Word of a likely expansion of the partnership had first been reported by TheDetroitBureau.com earlier this week but the degree of their new plans exceeds initial expectations. The four key areas they plan to now work on are:
- The joint development of a hydrogen fuel-cell system;
- Joint development of the architecture – or platform – as well as components for a future sports car;
- Collaboration on powertrain electrification;
- Joint R&D on lightweight materials, such as carbon fiber.
Ultra-light and extremely strong, carbon fiber is seen by many as a crucial material if manufacturers hope to meet the stringent new emissions and mileage standards enacted in the U.S., Europe and other parts of the world. Both makers have been looking for ways to cut production times and costs for producing the material. Toyota used carbon fiber extensively in the Lexus LFA supercar while BMW plans to use it in new battery-based products such as the i3 electric city car and i8 plug-in sports car.
BMW had previously been involved in a joint fuel cell research program with General Motors but announced this week it had ended that effort. Fuel cells use hydrogen gas to produce electric current – and exhaust that consists solely of water vapor – which can be used to replace a battery in an electric vehicle. The technology offers the potential advantage of being refillable, like a conventional gas engine, overcoming the range problems of battery cars.

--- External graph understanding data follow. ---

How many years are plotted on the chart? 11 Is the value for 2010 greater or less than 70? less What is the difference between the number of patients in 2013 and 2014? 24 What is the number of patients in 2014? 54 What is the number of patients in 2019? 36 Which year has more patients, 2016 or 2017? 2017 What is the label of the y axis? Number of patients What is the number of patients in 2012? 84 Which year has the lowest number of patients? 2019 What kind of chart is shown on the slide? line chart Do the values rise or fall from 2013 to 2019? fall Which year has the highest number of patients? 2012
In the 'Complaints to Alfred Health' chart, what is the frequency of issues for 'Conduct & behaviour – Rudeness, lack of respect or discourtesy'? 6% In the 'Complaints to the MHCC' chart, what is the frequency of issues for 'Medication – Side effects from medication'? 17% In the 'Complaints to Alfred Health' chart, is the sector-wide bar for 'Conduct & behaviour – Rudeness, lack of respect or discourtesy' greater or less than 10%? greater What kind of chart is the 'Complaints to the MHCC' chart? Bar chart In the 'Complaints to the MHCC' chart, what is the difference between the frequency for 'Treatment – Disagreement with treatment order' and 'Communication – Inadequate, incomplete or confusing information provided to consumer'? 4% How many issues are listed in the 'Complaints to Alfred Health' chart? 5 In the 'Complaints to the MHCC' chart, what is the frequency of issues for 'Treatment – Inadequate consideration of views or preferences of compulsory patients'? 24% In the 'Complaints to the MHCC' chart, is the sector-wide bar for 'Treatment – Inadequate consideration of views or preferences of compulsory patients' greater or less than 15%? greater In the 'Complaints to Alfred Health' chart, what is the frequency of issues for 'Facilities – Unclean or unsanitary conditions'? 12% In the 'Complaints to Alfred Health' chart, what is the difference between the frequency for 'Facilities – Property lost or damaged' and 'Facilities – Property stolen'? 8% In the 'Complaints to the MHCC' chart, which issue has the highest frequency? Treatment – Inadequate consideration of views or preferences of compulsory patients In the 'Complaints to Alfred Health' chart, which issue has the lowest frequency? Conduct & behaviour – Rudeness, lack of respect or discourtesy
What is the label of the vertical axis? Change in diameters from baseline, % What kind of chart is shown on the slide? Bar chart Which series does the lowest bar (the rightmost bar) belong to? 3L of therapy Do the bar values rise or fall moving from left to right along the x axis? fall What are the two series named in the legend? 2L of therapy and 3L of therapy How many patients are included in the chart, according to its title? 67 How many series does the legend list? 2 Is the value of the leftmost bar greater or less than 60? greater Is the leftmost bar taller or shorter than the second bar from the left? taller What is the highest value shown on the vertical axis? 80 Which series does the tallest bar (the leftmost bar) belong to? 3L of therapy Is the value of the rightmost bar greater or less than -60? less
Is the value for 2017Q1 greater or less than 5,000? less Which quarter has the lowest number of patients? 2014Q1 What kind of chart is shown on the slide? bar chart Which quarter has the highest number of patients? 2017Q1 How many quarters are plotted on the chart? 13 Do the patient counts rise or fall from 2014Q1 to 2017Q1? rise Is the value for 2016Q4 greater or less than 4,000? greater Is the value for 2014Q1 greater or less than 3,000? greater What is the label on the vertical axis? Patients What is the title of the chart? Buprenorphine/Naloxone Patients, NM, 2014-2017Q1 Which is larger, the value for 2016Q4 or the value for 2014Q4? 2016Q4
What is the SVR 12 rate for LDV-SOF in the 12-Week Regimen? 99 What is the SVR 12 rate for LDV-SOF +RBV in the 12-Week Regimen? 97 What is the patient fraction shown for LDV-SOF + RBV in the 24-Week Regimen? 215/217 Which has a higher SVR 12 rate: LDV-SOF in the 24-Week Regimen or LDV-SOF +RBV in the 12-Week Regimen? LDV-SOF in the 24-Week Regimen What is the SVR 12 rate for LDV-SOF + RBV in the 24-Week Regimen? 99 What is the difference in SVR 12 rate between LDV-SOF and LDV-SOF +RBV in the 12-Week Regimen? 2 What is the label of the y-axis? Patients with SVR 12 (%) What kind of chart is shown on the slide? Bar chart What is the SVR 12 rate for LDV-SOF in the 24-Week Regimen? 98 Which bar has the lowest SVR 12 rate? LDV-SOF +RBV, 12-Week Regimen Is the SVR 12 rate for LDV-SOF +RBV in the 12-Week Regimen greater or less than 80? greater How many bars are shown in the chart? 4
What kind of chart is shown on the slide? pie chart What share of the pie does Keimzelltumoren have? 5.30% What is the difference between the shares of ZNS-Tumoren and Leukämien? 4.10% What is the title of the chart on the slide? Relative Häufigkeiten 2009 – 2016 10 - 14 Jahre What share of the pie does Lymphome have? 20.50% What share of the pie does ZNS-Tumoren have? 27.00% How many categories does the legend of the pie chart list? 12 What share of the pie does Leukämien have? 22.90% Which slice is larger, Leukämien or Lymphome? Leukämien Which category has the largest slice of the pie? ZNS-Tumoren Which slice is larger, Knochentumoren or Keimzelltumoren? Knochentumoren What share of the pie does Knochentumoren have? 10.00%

Both BMW and Toyota are plunging aggressively into battery-based technologies. The German maker will soon launch its new “i” sub-brand while Toyota is rolling out an assortment of new hybrids, plug-ins and pure battery-electric vehicles this year. One, the RAV4-EV, was developed through an alliance with California start-up Tesla Motors.
The makers declined to discuss details of the sports car they envision. Toyota recently launched production of a sporty coupe it developed as part of another joint venture with Subaru.
Both makers have traditionally tended to go it alone, but that has been changing rapidly over the last several years. BMW’s first hybrid system, for example, was developed as part of a broad alliance with Daimler AG, GM and Chrysler.
Because of the breadth of new technology required to remain competitive – and their high cost of development, “No one can handle it all by themselves,” Yoshi Inaba, president and COO of Toyota Motor North America, told TheDetroitBureau.com earlier this year.